Adding AWS Bedrock Support to LLM Observability

LLMs are showing up in every part of the stack now. They power chat interfaces, internal copilots, and a growing list of developer tools. With all of that, you would expect teams to have a clear picture of what their LLMs are doing in production. The reality is that most of the time they do not.

When latency creeps up, cost spikes, or output quality starts to drift, the first question anyone asks is why. Most teams cannot answer that fast enough because they cannot see what is happening under the hood. LLMs behave like a black box and the monitoring tools developers rely on were not built for this part of the stack.

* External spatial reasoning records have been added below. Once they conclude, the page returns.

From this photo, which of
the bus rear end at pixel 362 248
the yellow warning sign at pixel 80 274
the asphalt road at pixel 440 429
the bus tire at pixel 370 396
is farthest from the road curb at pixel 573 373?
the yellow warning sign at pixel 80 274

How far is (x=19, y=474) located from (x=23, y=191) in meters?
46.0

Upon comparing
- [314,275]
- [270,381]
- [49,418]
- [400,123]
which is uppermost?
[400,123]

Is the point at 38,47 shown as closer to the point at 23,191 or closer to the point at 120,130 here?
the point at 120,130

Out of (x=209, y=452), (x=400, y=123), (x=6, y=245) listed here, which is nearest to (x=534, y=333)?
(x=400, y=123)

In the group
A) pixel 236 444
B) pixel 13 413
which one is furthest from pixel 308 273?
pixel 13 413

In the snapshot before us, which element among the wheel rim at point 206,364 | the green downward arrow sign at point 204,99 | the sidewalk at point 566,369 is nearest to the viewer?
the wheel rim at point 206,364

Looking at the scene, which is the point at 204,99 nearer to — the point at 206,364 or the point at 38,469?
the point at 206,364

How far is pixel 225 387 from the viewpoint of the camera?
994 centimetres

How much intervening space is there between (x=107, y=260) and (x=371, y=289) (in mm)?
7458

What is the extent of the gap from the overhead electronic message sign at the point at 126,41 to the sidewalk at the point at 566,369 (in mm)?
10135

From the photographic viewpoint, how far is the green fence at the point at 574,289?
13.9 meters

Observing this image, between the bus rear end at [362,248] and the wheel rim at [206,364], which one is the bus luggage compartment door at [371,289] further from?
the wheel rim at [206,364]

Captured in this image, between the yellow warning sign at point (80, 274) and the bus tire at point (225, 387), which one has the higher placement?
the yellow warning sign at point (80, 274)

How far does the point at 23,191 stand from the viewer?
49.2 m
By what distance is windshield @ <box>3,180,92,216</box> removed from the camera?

That gap is exactly what we set out to solve with LLM observability at groundcover. And with support for AWS Bedrock added on top of OpenAI and Anthropic, teams now get the same level of visibility no matter which provider they use.

What LLM observability actually gives you

As companies bring AI features into production, they need basic answers. How many requests are going out. What the latency looks like. Whether you are running into rate limits. Whether the prompt changed. Whether responses started to degrade.

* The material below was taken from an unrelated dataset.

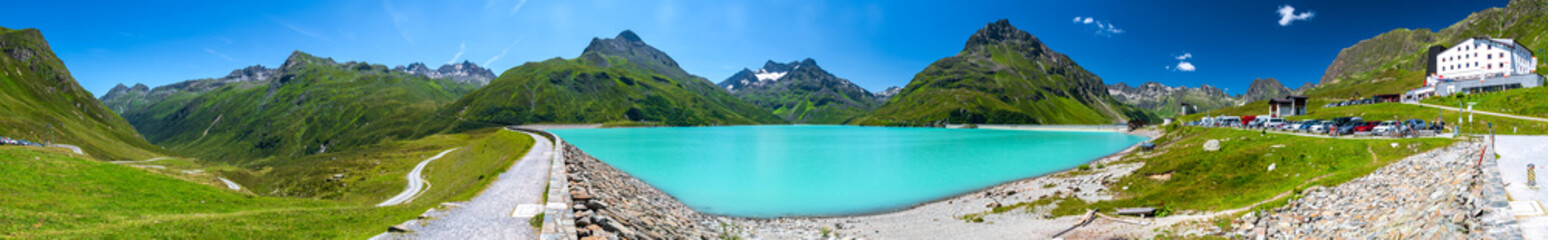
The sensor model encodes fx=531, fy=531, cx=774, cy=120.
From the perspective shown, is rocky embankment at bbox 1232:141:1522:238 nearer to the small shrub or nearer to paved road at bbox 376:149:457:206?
the small shrub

Until now, none of that was easy to see. LLMs sit outside your environment. You send a request, you wait, you get something back. That is not enough for developers who need to understand and debug real systems.

LLM observability gives teams visibility into:

• Request volume and latency
• Errors, retries, rate limits
• Prompt and response bodies
• Token usage on input and output
• Cost per request, model, and service

For Bedrock specifically, we now surface this same data for any model accessed through its unified API, whether it comes from Meta, Anthropic, Cohere, or another provider. Since Bedrock keeps everything inside your AWS instance, this also fits naturally with teams that are already strict about data residency and security.

Why eBPF makes this work without any setup

groundcover uses eBPF as the backbone for the entire observability platform. Because the sensor runs at the kernel level, it sees every piece of traffic going out of your environment. That includes all calls to Bedrock, OpenAI, Anthropic, and anything else you are using.

The value for developers is simple:

• No instrumentation
• No SDKs
• No missing services because someone forgot to wrap a call
• No blind spots

Teams adopting LLMs often do not yet have the same maturity they have built up around their traditional monitoring stack. eBPF gives them full coverage even before they get there.

Cost is a real problem if you cannot see it

With LLMs, cost problems show up fast. A small prompt change can double token usage. A new flow can silently increase traffic. A rollout can accidentally hit a high end model instead of a cheaper one.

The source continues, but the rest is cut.